» **EXERCISE OBJECTIVE**
Transcribe verbatim the stretch of the records below, from the line containing "Upon viewing this" through the end of the records, including both ends.

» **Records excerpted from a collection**
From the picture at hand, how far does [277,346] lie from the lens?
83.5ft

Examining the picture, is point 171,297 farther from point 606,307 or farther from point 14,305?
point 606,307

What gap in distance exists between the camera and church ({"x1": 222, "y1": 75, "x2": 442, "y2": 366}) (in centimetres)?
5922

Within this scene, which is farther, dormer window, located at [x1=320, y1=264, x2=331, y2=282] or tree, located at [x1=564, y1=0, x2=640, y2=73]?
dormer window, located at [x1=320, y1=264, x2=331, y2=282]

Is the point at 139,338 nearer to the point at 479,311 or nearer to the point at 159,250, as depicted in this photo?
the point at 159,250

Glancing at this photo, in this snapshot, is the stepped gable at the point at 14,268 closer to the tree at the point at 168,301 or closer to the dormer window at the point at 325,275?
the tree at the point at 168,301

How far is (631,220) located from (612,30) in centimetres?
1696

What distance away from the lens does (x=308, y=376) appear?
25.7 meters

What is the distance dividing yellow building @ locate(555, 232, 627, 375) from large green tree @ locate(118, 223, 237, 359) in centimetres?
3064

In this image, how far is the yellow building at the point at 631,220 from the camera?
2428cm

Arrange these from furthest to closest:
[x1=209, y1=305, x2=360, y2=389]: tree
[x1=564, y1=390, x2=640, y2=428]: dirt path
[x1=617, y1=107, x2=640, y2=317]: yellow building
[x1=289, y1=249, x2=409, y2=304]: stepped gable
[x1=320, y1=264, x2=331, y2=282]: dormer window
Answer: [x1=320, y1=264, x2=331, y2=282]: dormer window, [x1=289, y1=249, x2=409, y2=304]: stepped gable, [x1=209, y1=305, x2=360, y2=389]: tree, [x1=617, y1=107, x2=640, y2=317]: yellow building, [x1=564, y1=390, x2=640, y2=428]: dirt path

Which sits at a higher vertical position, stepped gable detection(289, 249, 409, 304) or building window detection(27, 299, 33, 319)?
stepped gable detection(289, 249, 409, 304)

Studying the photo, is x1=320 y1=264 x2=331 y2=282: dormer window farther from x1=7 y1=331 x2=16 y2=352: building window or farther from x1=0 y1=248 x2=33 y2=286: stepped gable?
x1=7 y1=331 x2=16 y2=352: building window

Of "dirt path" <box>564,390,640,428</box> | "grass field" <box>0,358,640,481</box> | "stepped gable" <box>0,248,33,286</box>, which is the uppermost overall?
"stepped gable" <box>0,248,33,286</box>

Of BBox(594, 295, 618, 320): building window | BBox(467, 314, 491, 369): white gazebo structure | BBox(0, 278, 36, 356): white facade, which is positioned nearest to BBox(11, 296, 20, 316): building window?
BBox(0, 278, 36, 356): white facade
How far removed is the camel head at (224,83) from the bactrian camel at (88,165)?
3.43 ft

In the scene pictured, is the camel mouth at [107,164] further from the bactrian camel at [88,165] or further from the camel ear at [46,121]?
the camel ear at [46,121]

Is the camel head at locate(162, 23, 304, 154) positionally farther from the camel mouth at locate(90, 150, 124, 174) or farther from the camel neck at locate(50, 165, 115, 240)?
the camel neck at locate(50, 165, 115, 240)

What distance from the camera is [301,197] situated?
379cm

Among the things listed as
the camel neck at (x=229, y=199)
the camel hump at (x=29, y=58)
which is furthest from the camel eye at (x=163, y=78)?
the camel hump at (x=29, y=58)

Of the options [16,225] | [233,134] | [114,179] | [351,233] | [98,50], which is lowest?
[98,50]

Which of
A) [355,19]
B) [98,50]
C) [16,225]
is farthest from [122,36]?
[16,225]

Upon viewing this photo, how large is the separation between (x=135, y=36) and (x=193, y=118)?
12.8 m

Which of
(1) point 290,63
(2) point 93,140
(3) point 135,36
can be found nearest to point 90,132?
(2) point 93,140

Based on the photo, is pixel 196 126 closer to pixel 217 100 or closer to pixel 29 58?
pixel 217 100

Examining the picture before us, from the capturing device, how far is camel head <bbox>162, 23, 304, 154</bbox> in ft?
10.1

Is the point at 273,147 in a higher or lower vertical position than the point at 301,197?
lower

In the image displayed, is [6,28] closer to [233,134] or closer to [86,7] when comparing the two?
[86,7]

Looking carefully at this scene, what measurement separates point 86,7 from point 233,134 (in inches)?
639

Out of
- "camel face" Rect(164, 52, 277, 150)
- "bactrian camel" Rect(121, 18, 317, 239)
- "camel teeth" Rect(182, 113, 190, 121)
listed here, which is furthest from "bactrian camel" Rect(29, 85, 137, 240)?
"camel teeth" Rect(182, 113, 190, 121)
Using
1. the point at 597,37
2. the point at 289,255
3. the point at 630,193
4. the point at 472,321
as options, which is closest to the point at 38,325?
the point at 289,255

» **RESPONSE TO THE EXERCISE**
Upon viewing this photo, how large is the separation between (x=135, y=36) and (x=193, y=118)?
12.8 m

Which of
(1) point 290,63
(2) point 93,140
(3) point 135,36
can be found nearest to point 90,132?
(2) point 93,140

Based on the photo, is pixel 196 126 closer to pixel 217 100 or closer to pixel 29 58?
pixel 217 100

Examining the picture before us, from the capturing device, how far is camel head <bbox>162, 23, 304, 154</bbox> in ft?
10.1

Is the point at 273,147 in a higher or lower vertical position than the point at 301,197?
lower

In the image displayed, is [6,28] closer to [233,134] or closer to [86,7] when comparing the two?
[86,7]

Looking carefully at this scene, what measurement separates point 86,7 from point 233,134 (in inches)?
639

Out of
- "camel face" Rect(164, 52, 277, 150)
- "bactrian camel" Rect(121, 18, 317, 239)
- "camel teeth" Rect(182, 113, 190, 121)
listed here, which is furthest from "bactrian camel" Rect(29, 85, 137, 240)?
"camel teeth" Rect(182, 113, 190, 121)
Using
1. the point at 597,37
2. the point at 289,255
3. the point at 630,193
4. the point at 472,321
as options, which is closest to the point at 38,325?
the point at 289,255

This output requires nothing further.